Norris discusses her
book's eponymous grammar error while urging readers to deal gently with its
perpetuators. "(They) are all humbling themselves by putting another
person first. . . if they were not so f***ing polite, if they occasionally put
themselves first, they would know they had it wrong. No one would begin a confidence
with ‘Between I and you. . . ’”
(Yes, Between You
& Me includes a chapter to the use of profanity in writing. "You
cannot legislate language," she writes, while admitting a fondness for
"the blessed euphemism: the asterisks standing in for the vowels are
interior punctuation, little fireworks inside the words.")
I got a bit tangled in
Norris's discussion of transitive verbs and linking verbs (for she prefers the
racier term, "copulative verbs"). This is to deal with the conundrum
of "who vs. whom," although the short answer is when in doubt, use
"who" -- at least you'll never sound pretentious. She also tackles
gender-neutral language, and the proper usage of other punctuation marks --
commas, hyphens, dashes, semicolons, colons, and apostrophes, the last of which
may be going the way of "whom."
Norris also relieves
the grammar hammer with discussions of writing instruments (for copy editing,
she favors #1 pencils), a tour of the world’s only pencil-sharpener museum, and
other personal tidbits. (Warning, this book is not for those without humor.)
Finally, she offers an
appendix of books she has found useful, and for which she provides
often-hilarious notations such as: "not for use in an emergency,"
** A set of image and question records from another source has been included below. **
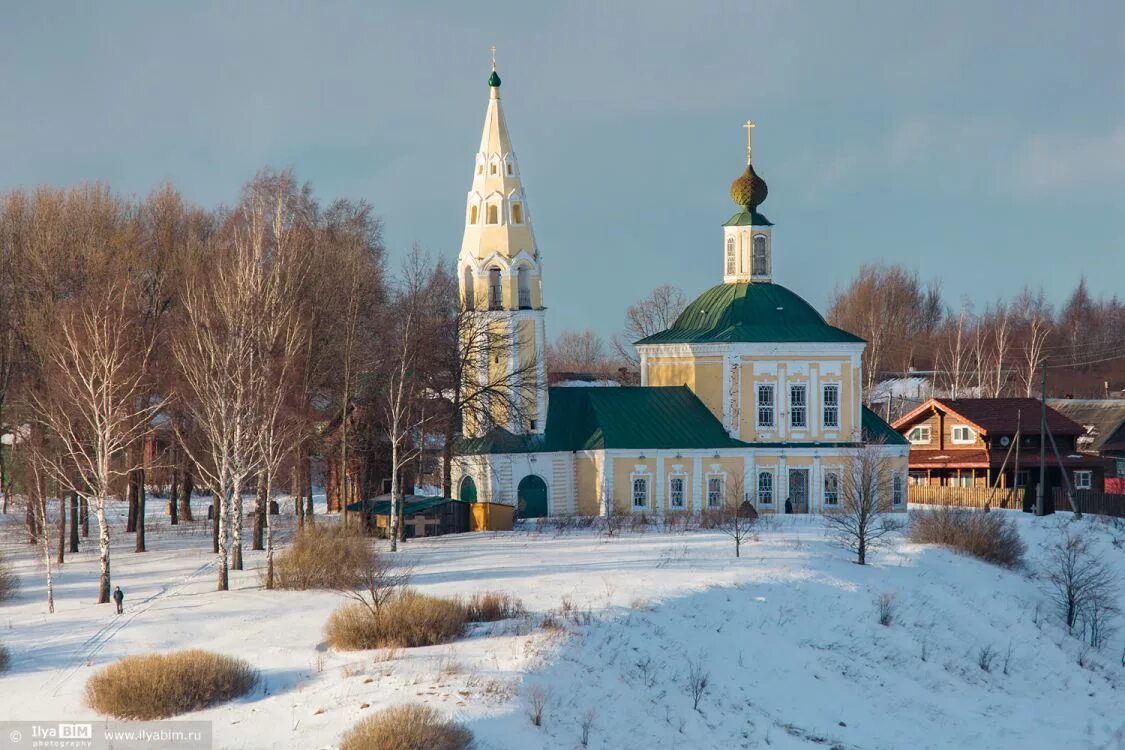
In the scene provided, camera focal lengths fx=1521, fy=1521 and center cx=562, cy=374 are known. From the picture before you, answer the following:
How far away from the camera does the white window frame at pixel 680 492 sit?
4572 centimetres

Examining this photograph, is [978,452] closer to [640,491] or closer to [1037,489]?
[1037,489]

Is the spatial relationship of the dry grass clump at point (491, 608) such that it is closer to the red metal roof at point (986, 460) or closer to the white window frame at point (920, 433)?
the red metal roof at point (986, 460)

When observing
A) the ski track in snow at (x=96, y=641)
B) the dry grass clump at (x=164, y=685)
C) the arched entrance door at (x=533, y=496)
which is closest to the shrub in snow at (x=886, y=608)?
the dry grass clump at (x=164, y=685)

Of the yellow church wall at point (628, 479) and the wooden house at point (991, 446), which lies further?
the wooden house at point (991, 446)

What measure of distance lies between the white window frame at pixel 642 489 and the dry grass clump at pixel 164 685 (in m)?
22.7

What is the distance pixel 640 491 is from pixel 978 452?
45.3 ft

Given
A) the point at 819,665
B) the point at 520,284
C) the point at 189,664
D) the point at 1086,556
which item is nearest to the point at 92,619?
the point at 189,664

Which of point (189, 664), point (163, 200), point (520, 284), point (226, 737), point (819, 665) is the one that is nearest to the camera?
point (226, 737)

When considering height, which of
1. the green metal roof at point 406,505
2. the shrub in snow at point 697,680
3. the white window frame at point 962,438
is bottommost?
the shrub in snow at point 697,680

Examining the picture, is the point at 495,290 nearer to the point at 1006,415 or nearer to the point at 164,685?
the point at 1006,415

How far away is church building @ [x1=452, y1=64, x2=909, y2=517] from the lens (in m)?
44.1

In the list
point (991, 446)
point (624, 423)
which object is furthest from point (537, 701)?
point (991, 446)

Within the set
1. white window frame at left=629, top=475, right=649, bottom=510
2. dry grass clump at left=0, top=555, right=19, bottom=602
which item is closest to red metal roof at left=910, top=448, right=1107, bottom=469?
white window frame at left=629, top=475, right=649, bottom=510

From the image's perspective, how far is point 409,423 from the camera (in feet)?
129
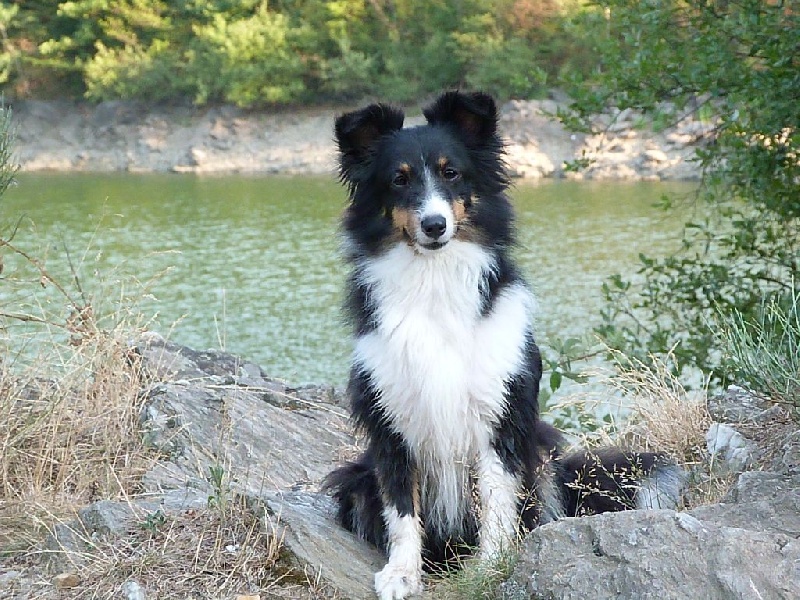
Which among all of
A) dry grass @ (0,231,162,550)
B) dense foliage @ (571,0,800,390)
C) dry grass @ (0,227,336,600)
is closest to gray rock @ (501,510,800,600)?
dry grass @ (0,227,336,600)

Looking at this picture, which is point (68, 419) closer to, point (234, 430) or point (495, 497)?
point (234, 430)

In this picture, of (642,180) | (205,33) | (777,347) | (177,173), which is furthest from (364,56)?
(777,347)

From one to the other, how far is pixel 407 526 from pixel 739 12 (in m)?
4.54

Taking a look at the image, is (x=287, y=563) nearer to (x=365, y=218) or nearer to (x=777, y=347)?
Answer: (x=365, y=218)

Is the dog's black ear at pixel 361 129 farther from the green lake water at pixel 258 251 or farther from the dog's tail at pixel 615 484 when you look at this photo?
the dog's tail at pixel 615 484

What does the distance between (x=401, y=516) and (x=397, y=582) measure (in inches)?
9.8

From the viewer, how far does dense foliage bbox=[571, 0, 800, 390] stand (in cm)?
633

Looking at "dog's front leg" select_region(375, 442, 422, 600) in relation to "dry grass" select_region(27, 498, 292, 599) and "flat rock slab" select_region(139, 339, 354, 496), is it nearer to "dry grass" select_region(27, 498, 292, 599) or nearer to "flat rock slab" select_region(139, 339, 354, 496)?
"dry grass" select_region(27, 498, 292, 599)

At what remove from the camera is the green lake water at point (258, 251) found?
35.2 ft

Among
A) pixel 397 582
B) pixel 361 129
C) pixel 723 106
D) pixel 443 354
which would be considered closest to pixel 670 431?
pixel 443 354

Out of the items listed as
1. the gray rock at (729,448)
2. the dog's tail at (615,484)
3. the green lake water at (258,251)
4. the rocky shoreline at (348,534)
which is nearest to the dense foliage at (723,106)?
the green lake water at (258,251)

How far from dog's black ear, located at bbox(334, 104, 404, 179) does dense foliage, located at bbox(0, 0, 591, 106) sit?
2864 centimetres

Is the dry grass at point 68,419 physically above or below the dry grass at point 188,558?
below

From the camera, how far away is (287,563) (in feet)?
11.5
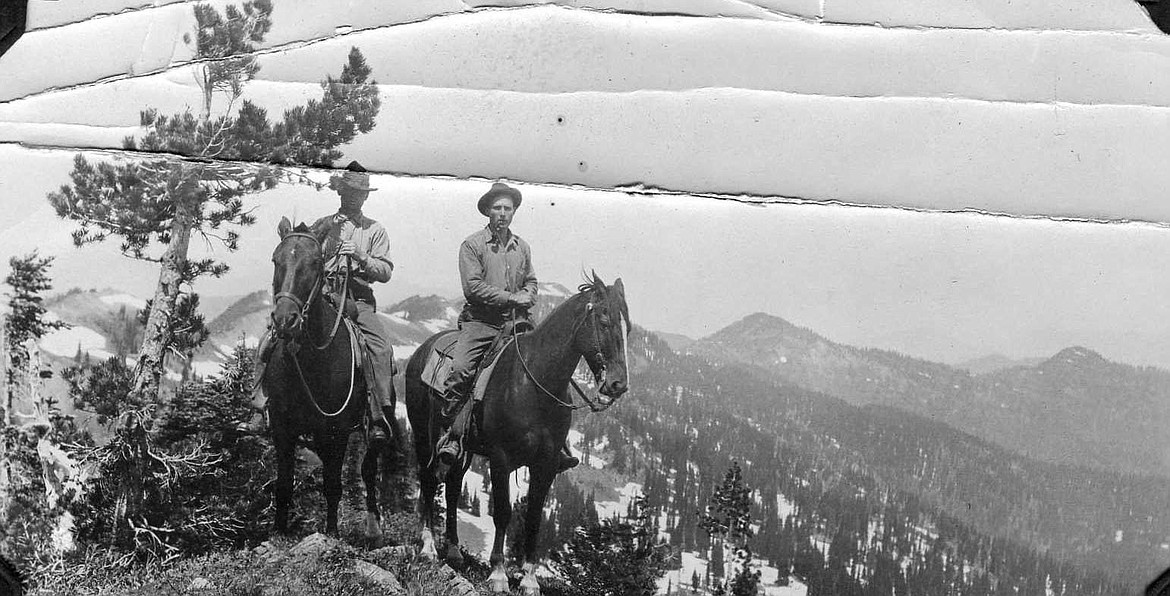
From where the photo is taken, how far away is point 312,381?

"useful . . . if you need to know how to address a baronet," and
"defines Internet abbreviations . . . for oldsters, and debunks many a
myth while promoting many another."
***
Review of: Greek to
Me: Adventures of the Comma Queen
Author: Mary Norris
Publisher: W.W. Norton
& Company
Grade: A
Source: Dallas Public
Library
No word nerd can fail
to be intrigued by Mary Norris's memoir of her alphabetic adventures in Greek
to Me: Adventures of the Comma Queen. Add that this longtime copy editor of
The New Yorker's alphabet of choice is Greek -- preferably ancient, that
it inspired her to enact Euripides (in the original language), find her
feminist role model in the goddess Athena, and ditch her clothes to swim in the
reputedly-beautifying waters of Aphrodite's bath, and Norris is guaranteed to
charm lovers of mythology, literature and all things Greek as well.
And to think it all
began with Sean Connery. . . or at least a showing of the Terry Gilliam movie Time
Bandits.
"One scene, set
in ancient Greece, featured Sean Connery in a cameo as Agamemnon," Norris
writes. "He was dueling with a warrior who wore the head of a bull and
looked like the Minotaur. The landscape was so stark and arid, and so enhanced
by the mighty figure of Sean Connery in armor, that I wanted to go there right
away." Overlooking "the screenwriters' twist of mythology" (and
that the scenes purportedly in Greece were actually shot in Morocco), Norris
took up the study of modern Greek to aid her travels, only to find herself
falling headlong into the language's ancient version.
Along the way, she
will trace the origins of the English alphabet through the Greek, reconsider
her own family's trials in the light of classical playwrights’ interpretations,
sympathize with builders of a Parthenon reconstruction in Tennessee, and fend
off (or not) the advances of men toward a woman traveling alone. Finally, the
appendix of Greek to Me lists the letters of the Greek alphabet with
their English equivalents to aid readers like me who delight in transliterating
the multiple examples of the language sprinkled throughout the book.